Aku bukannya bilang bahwa aku nggak kesepian. Masalahnya aku belum menemukan orang yang bisa benar-benar klop denganku. Tahu kan, bisa jadi partner in crime atau berani mengatakan apa yang dia pikirkan bahkan meskipun itu bisa memicu pertengkaran atau orang yang bisa... yah... bertahan denganku.
Aku bukannya nggak mencoba, kau tahu. Aku sudah mencoba. Tapi entah aku selalu berakhir mengejar-ngejar dia seperti anak anjing yang menyedihkan atau aku justru tidak bertahan dengannya karena dia a) menyebalkan b) terus menempeliku ke manapun aku pergi c) aku tidak bisa menanganinya. Yang manapun... tetap saja menyebalkan.
Aku menginginkan teman. Dan mungkin bukan sekadar teman, tapi seorang sahabat. Sahabat yang akan selalu berdiri di sampingku dan mendukungku. Aku bukan tipe orang yang mudah berkata, "Oh, dia sahabatku. Dan dia. Dan dia. Dan dia. Dan dia." Sahabat seharusnya orang yang istimewa. Apa bedanya sahabat dengan teman jika kau memiliki banyak 'sahabat'?

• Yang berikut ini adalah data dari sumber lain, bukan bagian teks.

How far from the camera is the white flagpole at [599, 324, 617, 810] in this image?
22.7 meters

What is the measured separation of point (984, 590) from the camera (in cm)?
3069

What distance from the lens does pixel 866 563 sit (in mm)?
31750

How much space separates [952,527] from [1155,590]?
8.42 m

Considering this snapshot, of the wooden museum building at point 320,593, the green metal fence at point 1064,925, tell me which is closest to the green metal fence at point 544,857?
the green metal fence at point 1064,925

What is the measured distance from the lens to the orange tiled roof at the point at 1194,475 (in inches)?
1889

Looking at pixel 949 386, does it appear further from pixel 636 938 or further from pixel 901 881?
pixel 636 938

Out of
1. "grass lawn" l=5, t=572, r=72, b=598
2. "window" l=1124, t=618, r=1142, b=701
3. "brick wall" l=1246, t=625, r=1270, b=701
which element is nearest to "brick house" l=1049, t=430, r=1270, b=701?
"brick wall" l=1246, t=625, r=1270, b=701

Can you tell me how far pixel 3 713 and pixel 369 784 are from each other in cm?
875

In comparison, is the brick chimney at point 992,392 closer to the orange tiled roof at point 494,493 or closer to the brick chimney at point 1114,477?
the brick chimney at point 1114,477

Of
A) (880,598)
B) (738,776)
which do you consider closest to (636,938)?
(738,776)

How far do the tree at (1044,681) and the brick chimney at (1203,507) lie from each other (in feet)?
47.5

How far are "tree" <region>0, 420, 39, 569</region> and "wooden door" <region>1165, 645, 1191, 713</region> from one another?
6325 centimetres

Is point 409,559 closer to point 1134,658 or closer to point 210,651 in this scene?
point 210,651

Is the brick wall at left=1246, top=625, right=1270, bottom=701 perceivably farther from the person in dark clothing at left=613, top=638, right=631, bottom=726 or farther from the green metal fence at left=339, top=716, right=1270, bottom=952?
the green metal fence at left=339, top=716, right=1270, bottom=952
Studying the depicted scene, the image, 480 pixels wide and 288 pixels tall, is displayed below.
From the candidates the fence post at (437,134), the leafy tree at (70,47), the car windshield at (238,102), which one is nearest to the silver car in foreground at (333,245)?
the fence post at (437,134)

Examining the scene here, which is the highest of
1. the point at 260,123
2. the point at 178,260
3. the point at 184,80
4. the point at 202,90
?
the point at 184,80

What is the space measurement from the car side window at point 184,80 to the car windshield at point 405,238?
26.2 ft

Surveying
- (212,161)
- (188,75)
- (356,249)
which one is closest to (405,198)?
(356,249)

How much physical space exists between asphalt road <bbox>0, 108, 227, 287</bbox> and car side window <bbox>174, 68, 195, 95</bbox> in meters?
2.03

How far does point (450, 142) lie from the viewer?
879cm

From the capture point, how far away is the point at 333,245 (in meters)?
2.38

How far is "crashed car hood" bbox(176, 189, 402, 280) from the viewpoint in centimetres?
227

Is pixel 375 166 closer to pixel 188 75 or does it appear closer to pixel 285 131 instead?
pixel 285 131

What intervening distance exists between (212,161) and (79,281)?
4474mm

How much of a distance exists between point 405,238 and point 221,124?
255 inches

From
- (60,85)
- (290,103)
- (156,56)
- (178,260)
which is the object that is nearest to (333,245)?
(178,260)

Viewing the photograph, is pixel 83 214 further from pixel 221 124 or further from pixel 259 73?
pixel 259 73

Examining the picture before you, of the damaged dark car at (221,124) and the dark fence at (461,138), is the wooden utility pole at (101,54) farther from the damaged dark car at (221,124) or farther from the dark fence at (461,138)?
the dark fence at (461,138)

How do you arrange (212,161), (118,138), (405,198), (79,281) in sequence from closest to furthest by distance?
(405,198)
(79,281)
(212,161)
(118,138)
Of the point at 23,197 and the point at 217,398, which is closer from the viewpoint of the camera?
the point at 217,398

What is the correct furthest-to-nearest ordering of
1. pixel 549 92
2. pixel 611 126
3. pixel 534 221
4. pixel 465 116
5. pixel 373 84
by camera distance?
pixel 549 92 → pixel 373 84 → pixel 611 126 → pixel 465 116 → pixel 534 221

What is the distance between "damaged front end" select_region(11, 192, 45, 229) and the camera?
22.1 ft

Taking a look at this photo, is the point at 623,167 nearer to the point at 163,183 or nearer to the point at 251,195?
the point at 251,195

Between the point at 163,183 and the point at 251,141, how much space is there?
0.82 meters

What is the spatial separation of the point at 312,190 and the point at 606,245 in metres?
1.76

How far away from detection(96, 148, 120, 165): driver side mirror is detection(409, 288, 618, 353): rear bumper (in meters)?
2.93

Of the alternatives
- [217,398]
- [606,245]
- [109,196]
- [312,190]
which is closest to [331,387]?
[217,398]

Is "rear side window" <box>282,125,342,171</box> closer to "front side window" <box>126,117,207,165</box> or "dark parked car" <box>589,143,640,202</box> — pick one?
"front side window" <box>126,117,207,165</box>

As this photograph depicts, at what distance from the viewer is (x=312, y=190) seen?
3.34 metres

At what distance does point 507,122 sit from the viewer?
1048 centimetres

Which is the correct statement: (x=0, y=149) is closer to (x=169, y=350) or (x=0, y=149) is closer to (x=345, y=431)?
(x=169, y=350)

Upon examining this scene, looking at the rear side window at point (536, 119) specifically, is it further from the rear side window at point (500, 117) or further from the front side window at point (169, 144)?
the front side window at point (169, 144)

Dan saat aku nyaris mendapatkannya... selalu ada orang lain. Egoku tidak membiarkanku menjadi nomor dua. Aku benci sekali saat aku menganggap seseorang penting dan bagi mereka aku bukanlah siapa-siapa. Kau tahu permainan ironi dalam hidup? Karena aku mulai berlaku seperti itu. Aku menganggap orang yang menjadikanku segalanya hanyalah satu dari banyak 'teman'ku. Tidak pernah ada yang memberitahuku bahwa mematahakan hati orang bisa semenyenangkan ini.
Mungkin hal itu menyenangkan karena didasari dendam. Didasari amarah dan kekecewaan. Begitu mengerikan sampai-sampai seolah aku melupakan kemanusiaanku. Tak terhitung berapa kali aku menyediakan diri untuk menjadi tumpuan, menjadi sandaran, menjadi telinga yang setia mendengarkan, dan mereka menepisku begitu mudahnya seolah aku hanya serangga kecil yang mengganggu. Aku mulai kehilangan keyakinanku.
Aku mulai kehilangan keyakinanku atas teman, sahabat, bahkan mungkin keluarga.
Aku mulai berpikir bahwa aku sendiri, dan akan selamanya begitu.
Aku mulai berpikir bahwa... aku memang tidak berharga.
Aku ingin, ingin sekali, tenggelam dalam kubangan ratapan itu. Merasa diri sampah yang layak diinjak-injak, mengasihani diri sendiri seumur hidupku. Tapi entah sayangnya atau untungnya, aku memiliki terlalu banyak ego dan harga diri yang terlalu tinggi. Aku menolak dan aku mulai bangkit. Aku tak peduli jika aku tak memiliki sahabat atau teman. Kuncinya bukan lagi bagaimana menjadikan seseorang teman dekatmu melainkan bagaimana membuat orang-orang tahan bersamamu. Aku manusia. Aku makhluk sosial. Aku tidak bisa - tidak boleh - membuat orang-orang menjauhiku. Aku harus menjaga kontak dan hubungan. Tapi pada akhirnya, mereka hanyalah tisu yang bisa kubuang seusai aku membersit hidung.
Bukankah begitu mereka memperlakukan aku dulu?